▶ _How to complete this task_
Tally every line in the listing that holds the string "burst", then state the total and nothing more.

▶ _Supplied information_
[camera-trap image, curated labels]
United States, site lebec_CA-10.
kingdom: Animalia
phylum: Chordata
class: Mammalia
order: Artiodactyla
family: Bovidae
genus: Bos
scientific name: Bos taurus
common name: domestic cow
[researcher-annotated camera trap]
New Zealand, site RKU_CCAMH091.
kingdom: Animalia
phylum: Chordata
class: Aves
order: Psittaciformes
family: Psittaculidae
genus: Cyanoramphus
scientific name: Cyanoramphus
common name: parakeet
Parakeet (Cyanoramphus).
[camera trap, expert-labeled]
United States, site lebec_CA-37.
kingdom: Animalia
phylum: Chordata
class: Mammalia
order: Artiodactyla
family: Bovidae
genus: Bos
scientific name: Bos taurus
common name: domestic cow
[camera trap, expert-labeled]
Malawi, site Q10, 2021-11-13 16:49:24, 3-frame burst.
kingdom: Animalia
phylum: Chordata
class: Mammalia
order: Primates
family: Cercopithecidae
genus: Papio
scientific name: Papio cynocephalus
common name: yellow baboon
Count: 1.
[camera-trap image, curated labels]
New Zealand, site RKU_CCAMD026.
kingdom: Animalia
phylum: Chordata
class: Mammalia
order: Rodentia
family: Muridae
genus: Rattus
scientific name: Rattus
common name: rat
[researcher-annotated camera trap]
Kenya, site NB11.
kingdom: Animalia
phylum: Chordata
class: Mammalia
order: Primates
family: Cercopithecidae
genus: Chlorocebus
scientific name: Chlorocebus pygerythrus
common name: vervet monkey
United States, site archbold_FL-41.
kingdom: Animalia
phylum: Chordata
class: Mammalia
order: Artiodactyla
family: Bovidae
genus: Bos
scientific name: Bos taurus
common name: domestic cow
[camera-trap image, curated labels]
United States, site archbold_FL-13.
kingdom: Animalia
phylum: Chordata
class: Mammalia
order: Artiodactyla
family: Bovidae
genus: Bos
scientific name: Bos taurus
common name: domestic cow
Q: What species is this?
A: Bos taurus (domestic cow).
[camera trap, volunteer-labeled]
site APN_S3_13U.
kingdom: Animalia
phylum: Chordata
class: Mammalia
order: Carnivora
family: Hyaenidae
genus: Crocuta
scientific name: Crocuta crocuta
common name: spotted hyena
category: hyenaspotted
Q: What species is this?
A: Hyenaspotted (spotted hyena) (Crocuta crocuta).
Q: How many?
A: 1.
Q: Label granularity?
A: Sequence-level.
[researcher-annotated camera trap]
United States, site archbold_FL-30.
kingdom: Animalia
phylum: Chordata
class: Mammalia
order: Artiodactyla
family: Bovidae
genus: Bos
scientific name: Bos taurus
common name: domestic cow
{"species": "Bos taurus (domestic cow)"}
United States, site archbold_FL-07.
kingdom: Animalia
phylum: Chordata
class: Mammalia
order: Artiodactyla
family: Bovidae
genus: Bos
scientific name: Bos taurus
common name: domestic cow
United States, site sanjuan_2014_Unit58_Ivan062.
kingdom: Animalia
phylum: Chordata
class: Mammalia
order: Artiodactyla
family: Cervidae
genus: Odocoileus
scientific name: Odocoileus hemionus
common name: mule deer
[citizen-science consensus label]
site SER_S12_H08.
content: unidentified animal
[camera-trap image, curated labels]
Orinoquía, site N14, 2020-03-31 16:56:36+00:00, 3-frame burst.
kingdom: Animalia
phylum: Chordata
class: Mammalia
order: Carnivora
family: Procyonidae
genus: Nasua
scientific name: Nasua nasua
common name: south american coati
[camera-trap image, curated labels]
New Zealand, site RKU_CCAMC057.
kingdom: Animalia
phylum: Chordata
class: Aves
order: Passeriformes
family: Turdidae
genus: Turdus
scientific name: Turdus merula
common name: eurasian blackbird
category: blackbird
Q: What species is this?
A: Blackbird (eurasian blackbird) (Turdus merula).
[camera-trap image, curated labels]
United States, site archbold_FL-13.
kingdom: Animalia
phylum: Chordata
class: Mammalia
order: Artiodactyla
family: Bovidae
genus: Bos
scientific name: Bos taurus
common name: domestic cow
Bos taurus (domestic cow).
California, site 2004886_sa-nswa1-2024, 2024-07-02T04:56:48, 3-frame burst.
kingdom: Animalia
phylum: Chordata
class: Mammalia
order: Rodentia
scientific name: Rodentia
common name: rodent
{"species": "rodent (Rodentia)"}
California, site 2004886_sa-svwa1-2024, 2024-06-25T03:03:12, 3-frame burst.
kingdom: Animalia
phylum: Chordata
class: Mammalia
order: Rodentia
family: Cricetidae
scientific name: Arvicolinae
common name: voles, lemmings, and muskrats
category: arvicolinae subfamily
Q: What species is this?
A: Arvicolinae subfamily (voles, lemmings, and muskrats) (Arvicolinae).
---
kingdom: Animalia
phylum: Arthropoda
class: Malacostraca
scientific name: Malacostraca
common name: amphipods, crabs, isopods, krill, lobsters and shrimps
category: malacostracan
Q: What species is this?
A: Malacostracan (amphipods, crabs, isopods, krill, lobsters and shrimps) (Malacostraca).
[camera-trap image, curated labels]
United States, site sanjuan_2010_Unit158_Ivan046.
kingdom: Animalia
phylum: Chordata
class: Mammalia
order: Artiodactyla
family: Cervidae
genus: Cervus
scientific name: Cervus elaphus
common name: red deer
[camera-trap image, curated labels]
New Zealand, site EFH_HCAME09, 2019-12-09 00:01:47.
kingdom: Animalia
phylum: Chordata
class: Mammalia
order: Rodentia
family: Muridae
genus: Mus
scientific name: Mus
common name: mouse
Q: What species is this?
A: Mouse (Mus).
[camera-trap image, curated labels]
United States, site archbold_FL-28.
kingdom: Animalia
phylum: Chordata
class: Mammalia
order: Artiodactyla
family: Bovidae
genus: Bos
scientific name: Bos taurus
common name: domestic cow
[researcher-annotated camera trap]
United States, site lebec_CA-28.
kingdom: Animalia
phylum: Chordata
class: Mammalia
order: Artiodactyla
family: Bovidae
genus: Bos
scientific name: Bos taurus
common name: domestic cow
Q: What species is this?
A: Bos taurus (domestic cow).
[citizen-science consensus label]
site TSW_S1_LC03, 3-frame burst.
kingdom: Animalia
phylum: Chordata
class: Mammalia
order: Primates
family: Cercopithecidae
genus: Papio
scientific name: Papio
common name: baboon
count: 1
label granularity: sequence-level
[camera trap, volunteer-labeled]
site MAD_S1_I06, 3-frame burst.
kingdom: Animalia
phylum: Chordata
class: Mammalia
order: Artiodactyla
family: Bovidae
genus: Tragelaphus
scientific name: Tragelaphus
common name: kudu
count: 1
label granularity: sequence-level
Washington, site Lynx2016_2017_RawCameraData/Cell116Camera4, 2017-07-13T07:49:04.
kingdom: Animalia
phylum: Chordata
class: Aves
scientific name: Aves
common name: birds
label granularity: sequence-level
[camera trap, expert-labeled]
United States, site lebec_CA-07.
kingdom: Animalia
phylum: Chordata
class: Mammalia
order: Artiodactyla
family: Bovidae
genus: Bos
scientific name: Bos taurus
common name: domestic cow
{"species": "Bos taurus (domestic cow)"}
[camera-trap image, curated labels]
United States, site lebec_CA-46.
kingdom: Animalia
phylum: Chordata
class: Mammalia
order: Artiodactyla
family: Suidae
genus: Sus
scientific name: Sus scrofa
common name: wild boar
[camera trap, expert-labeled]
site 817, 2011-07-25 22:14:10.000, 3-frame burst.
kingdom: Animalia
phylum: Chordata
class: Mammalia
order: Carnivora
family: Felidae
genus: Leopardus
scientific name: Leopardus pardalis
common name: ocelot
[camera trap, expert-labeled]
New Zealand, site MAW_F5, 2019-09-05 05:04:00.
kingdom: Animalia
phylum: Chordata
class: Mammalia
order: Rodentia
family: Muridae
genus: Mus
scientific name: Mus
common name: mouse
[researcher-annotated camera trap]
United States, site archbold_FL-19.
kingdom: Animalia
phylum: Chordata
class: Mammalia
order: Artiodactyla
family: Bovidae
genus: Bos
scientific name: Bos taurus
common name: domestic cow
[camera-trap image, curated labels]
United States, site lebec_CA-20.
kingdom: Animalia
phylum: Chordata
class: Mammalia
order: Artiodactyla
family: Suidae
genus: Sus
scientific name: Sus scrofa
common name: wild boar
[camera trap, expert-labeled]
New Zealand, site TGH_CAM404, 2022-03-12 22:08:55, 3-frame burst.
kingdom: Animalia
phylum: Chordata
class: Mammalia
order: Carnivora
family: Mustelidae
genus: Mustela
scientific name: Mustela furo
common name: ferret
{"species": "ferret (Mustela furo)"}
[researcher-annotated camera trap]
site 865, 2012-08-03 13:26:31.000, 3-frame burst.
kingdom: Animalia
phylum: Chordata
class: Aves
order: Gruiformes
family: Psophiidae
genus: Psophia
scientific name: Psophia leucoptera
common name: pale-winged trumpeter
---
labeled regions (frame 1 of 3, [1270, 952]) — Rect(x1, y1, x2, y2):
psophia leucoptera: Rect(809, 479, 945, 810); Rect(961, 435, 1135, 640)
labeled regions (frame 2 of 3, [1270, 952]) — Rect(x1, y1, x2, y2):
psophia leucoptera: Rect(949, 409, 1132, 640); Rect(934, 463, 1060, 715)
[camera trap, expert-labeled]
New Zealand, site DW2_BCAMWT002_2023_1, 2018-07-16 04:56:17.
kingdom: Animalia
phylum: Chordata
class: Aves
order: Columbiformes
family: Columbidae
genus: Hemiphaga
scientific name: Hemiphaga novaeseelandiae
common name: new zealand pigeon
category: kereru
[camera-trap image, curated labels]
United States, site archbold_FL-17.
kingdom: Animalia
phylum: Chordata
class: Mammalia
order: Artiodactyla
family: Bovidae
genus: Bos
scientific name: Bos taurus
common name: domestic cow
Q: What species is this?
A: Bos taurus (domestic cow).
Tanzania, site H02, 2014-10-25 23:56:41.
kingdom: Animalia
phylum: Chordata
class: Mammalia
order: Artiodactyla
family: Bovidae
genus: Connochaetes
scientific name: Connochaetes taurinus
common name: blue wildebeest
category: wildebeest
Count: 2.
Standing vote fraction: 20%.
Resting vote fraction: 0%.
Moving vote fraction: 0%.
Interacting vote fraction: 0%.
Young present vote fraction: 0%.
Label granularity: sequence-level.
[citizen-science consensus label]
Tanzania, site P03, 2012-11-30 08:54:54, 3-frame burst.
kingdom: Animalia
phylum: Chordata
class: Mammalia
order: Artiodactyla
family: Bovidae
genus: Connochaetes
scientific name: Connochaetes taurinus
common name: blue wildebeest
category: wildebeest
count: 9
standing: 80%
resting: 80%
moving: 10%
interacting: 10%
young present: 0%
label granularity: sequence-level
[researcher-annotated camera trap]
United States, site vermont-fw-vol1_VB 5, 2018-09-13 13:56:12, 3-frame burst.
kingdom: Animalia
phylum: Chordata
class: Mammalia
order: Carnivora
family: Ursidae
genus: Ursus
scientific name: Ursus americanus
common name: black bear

▶ _Written solution_
11